Limitations in our study may include the use of a rat model to study PrT and its effects on tissue inflammation. Rat models, however, have been widely employed for studying ligament and tendon healing57–59 and inflammation.44, 57, 60 In addition, PrT injections are typically performed on chronically painful and loose joints. Chronic overuse and long-term injury animal models are not easily developed or typically used. Therefore, in order to simplify short-term effects, we chose to inject healthy normal ligaments. It is unclear whether the inflammatory response to injections would differ after a chronic injury. Additionally, we cannot rule out the possibility of a type II error due to insufficient sample size. Larger studies may better clarify the degree to which each injectant produces a host inflammatory response. Also, the relationship between inflammation and a clinically meaningful outcome (i.e. reduced pain, increased strength) is unknown and requires investigation using larger animal models or human trials.
The current study tested a commonly stated but poorly investigated mechanism of action of three solutions used in PrT.24 Our results suggest that injection with one of three PrT solutions produces an inflammatory response compared to no injection, but that proliferants themselves may not be exclusively responsible. Future animal and clinical trials should attempt to control for the effects of the injection itself.

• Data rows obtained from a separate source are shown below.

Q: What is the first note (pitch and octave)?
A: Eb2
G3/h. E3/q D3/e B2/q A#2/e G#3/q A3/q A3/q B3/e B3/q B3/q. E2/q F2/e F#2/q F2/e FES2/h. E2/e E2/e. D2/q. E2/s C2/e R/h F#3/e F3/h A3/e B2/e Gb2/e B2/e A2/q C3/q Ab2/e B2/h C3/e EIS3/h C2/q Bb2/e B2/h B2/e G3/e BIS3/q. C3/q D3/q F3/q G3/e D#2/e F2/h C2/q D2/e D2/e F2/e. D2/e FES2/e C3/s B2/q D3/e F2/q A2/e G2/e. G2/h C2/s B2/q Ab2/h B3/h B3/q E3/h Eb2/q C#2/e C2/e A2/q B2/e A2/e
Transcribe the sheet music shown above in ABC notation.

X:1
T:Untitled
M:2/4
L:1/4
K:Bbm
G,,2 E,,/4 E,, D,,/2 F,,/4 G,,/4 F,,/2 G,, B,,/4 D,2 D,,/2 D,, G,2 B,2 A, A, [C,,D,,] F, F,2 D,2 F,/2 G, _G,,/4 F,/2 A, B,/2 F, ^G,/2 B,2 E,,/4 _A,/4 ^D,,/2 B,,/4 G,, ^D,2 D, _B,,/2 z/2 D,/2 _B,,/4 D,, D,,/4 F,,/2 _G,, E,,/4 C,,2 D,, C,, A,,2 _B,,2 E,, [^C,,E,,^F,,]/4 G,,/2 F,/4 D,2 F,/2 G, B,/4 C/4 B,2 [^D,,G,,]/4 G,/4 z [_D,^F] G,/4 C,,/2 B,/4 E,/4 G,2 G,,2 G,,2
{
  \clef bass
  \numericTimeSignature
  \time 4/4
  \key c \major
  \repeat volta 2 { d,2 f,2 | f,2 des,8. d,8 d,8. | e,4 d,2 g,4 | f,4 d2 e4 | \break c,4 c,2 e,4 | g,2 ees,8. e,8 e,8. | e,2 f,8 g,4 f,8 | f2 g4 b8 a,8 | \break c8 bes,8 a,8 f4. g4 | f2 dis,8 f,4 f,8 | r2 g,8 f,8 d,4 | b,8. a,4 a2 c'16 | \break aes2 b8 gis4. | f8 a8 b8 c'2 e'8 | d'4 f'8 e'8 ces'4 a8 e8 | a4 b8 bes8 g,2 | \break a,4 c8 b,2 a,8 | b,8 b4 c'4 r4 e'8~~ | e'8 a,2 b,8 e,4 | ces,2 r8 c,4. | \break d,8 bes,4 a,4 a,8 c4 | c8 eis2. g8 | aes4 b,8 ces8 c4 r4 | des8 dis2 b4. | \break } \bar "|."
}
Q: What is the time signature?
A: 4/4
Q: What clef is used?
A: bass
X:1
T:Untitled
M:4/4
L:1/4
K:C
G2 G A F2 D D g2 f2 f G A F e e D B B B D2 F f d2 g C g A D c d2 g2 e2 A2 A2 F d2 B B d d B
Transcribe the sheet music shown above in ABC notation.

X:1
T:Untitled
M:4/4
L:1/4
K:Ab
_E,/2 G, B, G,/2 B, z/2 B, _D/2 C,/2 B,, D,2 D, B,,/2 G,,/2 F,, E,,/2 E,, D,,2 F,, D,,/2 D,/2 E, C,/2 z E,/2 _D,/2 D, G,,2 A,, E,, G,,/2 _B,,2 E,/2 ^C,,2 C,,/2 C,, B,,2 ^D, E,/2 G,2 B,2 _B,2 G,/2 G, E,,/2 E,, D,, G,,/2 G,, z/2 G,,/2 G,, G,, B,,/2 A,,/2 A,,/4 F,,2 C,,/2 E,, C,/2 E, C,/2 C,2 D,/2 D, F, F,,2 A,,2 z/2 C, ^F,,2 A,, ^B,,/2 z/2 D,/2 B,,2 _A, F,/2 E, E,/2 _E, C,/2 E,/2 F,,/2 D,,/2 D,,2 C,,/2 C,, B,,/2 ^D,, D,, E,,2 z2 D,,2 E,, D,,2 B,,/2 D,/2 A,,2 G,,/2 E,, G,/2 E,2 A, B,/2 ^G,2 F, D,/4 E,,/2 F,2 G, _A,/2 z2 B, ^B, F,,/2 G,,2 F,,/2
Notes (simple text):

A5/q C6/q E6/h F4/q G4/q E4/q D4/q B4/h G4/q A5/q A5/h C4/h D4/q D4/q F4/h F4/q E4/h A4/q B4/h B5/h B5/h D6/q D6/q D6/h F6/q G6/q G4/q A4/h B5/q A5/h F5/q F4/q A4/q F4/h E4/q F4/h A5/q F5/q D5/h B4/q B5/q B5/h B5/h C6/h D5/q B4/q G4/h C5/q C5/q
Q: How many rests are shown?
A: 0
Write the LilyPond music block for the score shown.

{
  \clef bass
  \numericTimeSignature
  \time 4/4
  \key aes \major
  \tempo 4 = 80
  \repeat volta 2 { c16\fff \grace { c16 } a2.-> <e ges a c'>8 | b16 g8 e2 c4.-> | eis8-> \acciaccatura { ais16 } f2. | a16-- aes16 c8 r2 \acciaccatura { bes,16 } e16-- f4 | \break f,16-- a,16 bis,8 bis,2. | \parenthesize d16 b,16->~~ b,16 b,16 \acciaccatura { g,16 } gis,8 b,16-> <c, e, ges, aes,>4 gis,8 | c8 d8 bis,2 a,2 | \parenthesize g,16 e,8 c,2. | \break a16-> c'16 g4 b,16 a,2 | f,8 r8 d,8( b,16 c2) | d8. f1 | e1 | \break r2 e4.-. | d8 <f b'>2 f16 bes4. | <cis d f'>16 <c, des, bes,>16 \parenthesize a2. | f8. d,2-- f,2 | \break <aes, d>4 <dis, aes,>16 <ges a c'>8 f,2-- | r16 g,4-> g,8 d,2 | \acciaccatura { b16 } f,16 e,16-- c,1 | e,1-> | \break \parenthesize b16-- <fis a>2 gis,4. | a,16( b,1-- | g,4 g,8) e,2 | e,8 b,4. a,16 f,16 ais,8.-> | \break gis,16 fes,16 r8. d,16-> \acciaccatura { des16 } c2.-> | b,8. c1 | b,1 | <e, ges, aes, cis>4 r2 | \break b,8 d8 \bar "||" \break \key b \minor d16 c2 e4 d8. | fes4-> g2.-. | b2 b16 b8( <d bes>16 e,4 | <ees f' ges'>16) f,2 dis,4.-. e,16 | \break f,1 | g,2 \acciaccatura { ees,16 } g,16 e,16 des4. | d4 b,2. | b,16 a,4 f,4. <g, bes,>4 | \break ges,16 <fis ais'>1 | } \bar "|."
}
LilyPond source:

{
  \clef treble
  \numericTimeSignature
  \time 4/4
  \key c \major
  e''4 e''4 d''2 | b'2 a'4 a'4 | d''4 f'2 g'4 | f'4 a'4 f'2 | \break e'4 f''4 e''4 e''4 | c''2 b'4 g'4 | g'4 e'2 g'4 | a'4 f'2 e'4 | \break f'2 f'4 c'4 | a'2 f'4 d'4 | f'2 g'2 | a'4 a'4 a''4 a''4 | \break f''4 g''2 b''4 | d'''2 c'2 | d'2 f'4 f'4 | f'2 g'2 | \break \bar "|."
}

In this model, PrT injections created an inflammatory response that was not consistently different from that caused by saline injections or needlestick. This inflammatory response varied between the three locations (tibial and femoral insertions and midsubstance) and time points (six, 24, and 72 hours) assessed. Our results suggest that clinical PrT may likewise produce an inflammatory response that may or may not be dependent on the proliferant. Future studies should use a chronic injury animal model to determine if PrT has effects on such tissue different from that of healthy tissue.
This publication was made possible by Grant Numbers F31AT002453 and K23AT001879 from the National Center for Complementary and Alternative Medicine (NCCAM) and by a Grant from The Hackett Hemwall Foundation.